WORK INSTRUCTIONS> Return each line of the material verbatim.

Data extracted from a collection>

···

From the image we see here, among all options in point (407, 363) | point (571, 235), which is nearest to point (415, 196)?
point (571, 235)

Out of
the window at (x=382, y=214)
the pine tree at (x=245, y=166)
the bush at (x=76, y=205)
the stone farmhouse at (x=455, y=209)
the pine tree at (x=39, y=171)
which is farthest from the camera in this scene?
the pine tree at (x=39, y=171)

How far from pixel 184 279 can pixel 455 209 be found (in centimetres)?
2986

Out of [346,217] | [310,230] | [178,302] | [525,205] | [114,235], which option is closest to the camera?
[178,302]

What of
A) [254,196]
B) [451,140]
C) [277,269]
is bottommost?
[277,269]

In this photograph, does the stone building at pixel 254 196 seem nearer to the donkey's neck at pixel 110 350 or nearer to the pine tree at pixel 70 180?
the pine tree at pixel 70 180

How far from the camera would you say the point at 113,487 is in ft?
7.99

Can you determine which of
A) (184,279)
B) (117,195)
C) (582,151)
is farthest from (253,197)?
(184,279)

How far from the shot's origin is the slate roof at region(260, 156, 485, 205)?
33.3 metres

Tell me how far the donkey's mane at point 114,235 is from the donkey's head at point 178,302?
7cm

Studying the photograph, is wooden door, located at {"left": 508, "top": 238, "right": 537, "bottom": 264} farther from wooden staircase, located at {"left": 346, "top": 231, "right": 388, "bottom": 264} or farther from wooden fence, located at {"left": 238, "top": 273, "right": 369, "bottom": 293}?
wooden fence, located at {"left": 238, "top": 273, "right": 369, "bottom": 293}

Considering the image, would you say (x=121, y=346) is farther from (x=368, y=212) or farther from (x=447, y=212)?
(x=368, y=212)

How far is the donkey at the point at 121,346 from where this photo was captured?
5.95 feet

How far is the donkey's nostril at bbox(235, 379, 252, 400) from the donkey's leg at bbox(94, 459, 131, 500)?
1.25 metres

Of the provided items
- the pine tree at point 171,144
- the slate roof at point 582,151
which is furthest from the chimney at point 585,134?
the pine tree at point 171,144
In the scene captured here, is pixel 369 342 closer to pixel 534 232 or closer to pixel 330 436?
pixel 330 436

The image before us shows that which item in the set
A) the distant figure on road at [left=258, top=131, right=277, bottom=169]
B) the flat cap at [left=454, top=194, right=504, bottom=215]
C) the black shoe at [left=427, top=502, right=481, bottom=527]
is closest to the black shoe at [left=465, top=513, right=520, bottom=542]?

···

EXERCISE RESPONSE>
From the image we see here, among all options in point (407, 363) | point (571, 235), which is nearest to point (415, 196)?
point (571, 235)

Out of
the window at (x=382, y=214)
the pine tree at (x=245, y=166)
the bush at (x=76, y=205)
the stone farmhouse at (x=455, y=209)
the pine tree at (x=39, y=171)
which is farthest from the camera in this scene?
the pine tree at (x=39, y=171)

How far from pixel 184 279 can pixel 455 209 be found (in centimetres)?
2986

Out of [346,217] | [310,230] | [178,302] | [525,205] | [114,235], which option is closest to the camera?
[178,302]

What of
A) [254,196]
B) [451,140]
C) [277,269]
is bottommost?
[277,269]

In this photograph, does the stone building at pixel 254 196 seem nearer to the donkey's neck at pixel 110 350 or nearer to the pine tree at pixel 70 180?
the pine tree at pixel 70 180

How far from the camera would you say the point at 113,487 is in ft?
7.99

Can you determine which of
A) (184,279)
B) (117,195)
C) (582,151)
is farthest from (253,197)?
(184,279)

How far from the shot's origin is the slate roof at region(260, 156, 485, 205)?
33.3 metres

Tell me how far the donkey's mane at point 114,235 is from the donkey's head at point 178,302?
7cm

Studying the photograph, is wooden door, located at {"left": 508, "top": 238, "right": 537, "bottom": 264} farther from wooden staircase, located at {"left": 346, "top": 231, "right": 388, "bottom": 264} or farther from wooden fence, located at {"left": 238, "top": 273, "right": 369, "bottom": 293}?
wooden fence, located at {"left": 238, "top": 273, "right": 369, "bottom": 293}

Considering the image, would you say (x=121, y=346) is farther from (x=368, y=212) or farther from (x=447, y=212)?
(x=368, y=212)

How far is the donkey at the point at 121,346 from where this photo was captured?
5.95 feet

How far is the donkey's nostril at bbox(235, 379, 252, 400) from the donkey's leg at bbox(94, 459, 131, 500)?
1.25 metres

Of the provided items
- the pine tree at point 171,144
- the slate roof at point 582,151
which is furthest from the chimney at point 585,134?
the pine tree at point 171,144
In the scene captured here, is pixel 369 342 closer to pixel 534 232 or closer to pixel 330 436?
pixel 330 436

The image before us shows that which item in the set
A) the distant figure on road at [left=258, top=131, right=277, bottom=169]
B) the flat cap at [left=454, top=194, right=504, bottom=215]
C) the black shoe at [left=427, top=502, right=481, bottom=527]
is closest to the black shoe at [left=465, top=513, right=520, bottom=542]?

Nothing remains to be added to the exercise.